*Your objective*. Format every line of the records below as a Markdown table with two columns, No. and Entry, numbering the rows in order and omitting blank lines.

*Supplied entries*.
* * * *

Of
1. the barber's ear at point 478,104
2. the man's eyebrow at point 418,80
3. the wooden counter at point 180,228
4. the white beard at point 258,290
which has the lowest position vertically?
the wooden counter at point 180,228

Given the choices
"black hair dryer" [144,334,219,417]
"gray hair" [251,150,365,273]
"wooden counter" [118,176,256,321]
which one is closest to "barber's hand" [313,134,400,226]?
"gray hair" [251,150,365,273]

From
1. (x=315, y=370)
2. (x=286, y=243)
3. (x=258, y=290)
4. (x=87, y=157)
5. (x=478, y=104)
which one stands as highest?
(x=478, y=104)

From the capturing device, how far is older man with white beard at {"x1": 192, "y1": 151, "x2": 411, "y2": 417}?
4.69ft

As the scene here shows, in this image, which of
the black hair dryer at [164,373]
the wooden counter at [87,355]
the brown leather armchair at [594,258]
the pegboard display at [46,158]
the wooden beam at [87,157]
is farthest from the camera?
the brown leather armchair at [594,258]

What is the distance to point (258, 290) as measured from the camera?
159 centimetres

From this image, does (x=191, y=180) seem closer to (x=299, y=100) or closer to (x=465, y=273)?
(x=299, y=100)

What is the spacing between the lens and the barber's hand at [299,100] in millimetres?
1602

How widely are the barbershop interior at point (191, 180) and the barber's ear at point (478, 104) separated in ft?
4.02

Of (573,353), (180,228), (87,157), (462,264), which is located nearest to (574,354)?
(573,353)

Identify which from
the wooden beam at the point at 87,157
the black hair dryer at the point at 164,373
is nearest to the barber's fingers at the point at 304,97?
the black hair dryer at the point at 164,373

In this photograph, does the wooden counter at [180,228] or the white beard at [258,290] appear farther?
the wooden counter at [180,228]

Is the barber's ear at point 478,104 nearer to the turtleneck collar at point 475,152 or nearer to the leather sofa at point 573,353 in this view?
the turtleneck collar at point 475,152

* * * *

*Task result*.
| No. | Entry |
|---|---|
| 1 | Of |
| 2 | 1. the barber's ear at point 478,104 |
| 3 | 2. the man's eyebrow at point 418,80 |
| 4 | 3. the wooden counter at point 180,228 |
| 5 | 4. the white beard at point 258,290 |
| 6 | which has the lowest position vertically? |
| 7 | the wooden counter at point 180,228 |
| 8 | Given the choices |
| 9 | "black hair dryer" [144,334,219,417] |
| 10 | "gray hair" [251,150,365,273] |
| 11 | "wooden counter" [118,176,256,321] |
| 12 | which one is closest to "barber's hand" [313,134,400,226]? |
| 13 | "gray hair" [251,150,365,273] |
| 14 | From |
| 15 | 1. (x=315, y=370) |
| 16 | 2. (x=286, y=243) |
| 17 | 3. (x=258, y=290) |
| 18 | 4. (x=87, y=157) |
| 19 | 5. (x=478, y=104) |
| 20 | which one stands as highest? |
| 21 | (x=478, y=104) |
| 22 | From the capturing device, how far is older man with white beard at {"x1": 192, "y1": 151, "x2": 411, "y2": 417}? |
| 23 | 4.69ft |
| 24 | As the scene here shows, in this image, which of |
| 25 | the black hair dryer at [164,373] |
| 26 | the wooden counter at [87,355] |
| 27 | the brown leather armchair at [594,258] |
| 28 | the pegboard display at [46,158] |
| 29 | the wooden beam at [87,157] |
| 30 | is farthest from the camera? |
| 31 | the brown leather armchair at [594,258] |
| 32 | What is the distance to point (258, 290) as measured from the camera? |
| 33 | 159 centimetres |
| 34 | From this image, does (x=191, y=180) seem closer to (x=299, y=100) or closer to (x=465, y=273)? |
| 35 | (x=299, y=100) |
| 36 | What is the spacing between the lens and the barber's hand at [299,100] in millimetres? |
| 37 | 1602 |
| 38 | How widely are the barbershop interior at point (191, 180) and the barber's ear at point (478, 104) separated in ft? |
| 39 | 4.02 |
| 40 | Of (573,353), (180,228), (87,157), (462,264), which is located nearest to (574,354)? |
| 41 | (573,353) |
| 42 | Identify which from |
| 43 | the wooden beam at the point at 87,157 |
| 44 | the black hair dryer at the point at 164,373 |
| 45 | is nearest to the barber's fingers at the point at 304,97? |
| 46 | the black hair dryer at the point at 164,373 |
| 47 | In this photograph, does the wooden counter at [180,228] or the white beard at [258,290] appear farther? |
| 48 | the wooden counter at [180,228] |
| 49 | Is the barber's ear at point 478,104 nearer to the turtleneck collar at point 475,152 or nearer to the leather sofa at point 573,353 in this view? |
| 50 | the turtleneck collar at point 475,152 |